### [Activities]
**A.** Decide whether each statement agrees with the article header, and answer yes or no for each, quoting the words from the header that decide it. (i) The article was accepted on January 2, 2020. (ii) The Chinese Glioma Cooperative Group is located in Harbin. (iii) The article is distributed under the terms of a Creative Commons Attribution License.
**B.** Print word for word the part of the article header that opens with the words containing "Copyright: © 2020" and closes with "source are credited.".

### [Document section]
*** Begin section ***

Research Paper Volume 12, Issue 2 pp 1685—1703

The Interleukin-33/ST2 axis promotes glioma mesenchymal transition, stemness and TMZ resistance via JNK activation

Lin Lin1,2, *, , Yang Li1,2, *, , Mingli Liu1,2, , Qingbin Li1,2, , Quan Liu4, , Ruiyan Li1,2,3, ,

  • 1 Department of Neurosurgery, Second Affiliated Hospital of Harbin Medical University, Harbin 150086, China
  • 2 Chinese Glioma Cooperative Group (CGCG), Beijing 100050, China
  • 3 Neuroscience Institute, Heilongjiang Academy of Medical Sciences, Harbin 150086, China
  • 4 Southern University of Science and Technology, Shenzhen 518055, China
* Equal contribution

Received: July 15, 2019       Accepted: January 2, 2020       Published: January 29, 2020
How to Cite

Copyright: © 2020 Lin et al. This is an open-access article distributed under the terms of the Creative Commons Attribution License, which permits unrestricted use, distribution, and reproduction in any medium, provided the original author and source are credited.

*** End section ***

Source data:

*** Begin section ***

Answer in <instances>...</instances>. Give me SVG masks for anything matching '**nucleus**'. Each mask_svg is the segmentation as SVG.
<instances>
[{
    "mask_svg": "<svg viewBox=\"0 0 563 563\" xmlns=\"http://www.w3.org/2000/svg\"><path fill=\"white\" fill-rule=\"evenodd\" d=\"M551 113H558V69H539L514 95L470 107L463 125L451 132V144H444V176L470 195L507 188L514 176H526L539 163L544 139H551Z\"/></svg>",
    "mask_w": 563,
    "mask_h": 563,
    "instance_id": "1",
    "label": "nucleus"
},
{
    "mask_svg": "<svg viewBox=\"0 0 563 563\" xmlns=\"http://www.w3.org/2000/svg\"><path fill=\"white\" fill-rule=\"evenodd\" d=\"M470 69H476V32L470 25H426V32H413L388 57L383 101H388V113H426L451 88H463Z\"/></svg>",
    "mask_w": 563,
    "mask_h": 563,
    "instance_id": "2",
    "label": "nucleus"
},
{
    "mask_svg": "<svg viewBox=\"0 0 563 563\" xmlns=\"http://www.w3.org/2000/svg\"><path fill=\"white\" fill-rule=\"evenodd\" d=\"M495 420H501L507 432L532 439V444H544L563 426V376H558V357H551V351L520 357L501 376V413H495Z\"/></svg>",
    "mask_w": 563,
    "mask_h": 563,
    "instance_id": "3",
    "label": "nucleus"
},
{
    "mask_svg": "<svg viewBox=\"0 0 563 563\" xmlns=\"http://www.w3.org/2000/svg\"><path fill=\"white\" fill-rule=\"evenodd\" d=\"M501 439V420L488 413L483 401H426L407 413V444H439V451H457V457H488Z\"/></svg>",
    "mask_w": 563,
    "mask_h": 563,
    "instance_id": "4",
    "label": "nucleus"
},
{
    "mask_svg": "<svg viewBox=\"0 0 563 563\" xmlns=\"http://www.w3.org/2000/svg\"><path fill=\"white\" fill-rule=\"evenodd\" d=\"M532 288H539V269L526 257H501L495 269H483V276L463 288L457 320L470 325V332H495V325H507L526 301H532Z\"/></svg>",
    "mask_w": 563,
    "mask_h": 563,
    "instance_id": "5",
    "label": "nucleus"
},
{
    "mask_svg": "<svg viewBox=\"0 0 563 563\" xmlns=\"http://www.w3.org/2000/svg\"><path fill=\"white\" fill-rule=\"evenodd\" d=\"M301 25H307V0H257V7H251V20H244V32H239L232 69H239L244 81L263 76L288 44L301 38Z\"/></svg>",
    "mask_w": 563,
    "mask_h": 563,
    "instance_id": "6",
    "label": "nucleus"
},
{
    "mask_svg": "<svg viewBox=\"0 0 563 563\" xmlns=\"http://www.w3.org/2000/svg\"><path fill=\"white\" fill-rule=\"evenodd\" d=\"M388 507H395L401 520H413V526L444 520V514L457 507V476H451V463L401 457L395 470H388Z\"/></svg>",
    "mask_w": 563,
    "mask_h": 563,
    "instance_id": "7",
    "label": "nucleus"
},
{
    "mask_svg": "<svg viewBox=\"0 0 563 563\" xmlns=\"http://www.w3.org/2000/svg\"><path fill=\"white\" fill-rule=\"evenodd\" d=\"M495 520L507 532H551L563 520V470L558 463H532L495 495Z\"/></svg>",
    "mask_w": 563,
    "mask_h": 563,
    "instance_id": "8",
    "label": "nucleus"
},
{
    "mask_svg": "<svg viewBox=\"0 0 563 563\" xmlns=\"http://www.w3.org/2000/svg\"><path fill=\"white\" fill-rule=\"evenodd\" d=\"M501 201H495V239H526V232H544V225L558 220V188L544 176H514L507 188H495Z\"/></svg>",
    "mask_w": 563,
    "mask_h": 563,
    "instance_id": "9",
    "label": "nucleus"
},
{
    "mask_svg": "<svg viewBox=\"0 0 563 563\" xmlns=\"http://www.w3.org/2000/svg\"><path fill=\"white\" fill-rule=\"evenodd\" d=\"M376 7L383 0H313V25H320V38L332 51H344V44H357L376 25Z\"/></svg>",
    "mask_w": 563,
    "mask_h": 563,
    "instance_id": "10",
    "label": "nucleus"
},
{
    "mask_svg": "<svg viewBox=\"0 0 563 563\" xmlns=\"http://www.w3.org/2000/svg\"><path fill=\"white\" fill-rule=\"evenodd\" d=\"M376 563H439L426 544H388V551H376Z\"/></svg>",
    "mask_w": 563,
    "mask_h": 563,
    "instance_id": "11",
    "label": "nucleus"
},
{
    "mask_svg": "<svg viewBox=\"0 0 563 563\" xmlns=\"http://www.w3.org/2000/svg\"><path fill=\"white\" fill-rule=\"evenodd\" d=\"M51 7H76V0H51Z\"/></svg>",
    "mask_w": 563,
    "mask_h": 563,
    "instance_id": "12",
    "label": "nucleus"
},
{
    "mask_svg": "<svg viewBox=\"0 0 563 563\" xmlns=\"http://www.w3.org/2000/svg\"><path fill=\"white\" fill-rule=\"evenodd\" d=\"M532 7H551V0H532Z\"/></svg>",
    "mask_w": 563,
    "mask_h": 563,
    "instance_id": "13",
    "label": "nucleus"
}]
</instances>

*** End section ***

### [Answer section]
**A.**
(i) Yes: "Accepted: January 2, 2020"
(ii) No: "Chinese Glioma Cooperative Group (CGCG), Beijing 100050, China"
(iii) Yes: "distributed under the terms of the Creative Commons Attribution License"

**B.**
Copyright: © 2020 Lin et al. This is an open-access article distributed under the terms of the Creative Commons Attribution License, which permits unrestricted use, distribution, and reproduction in any medium, provided the original author and source are credited.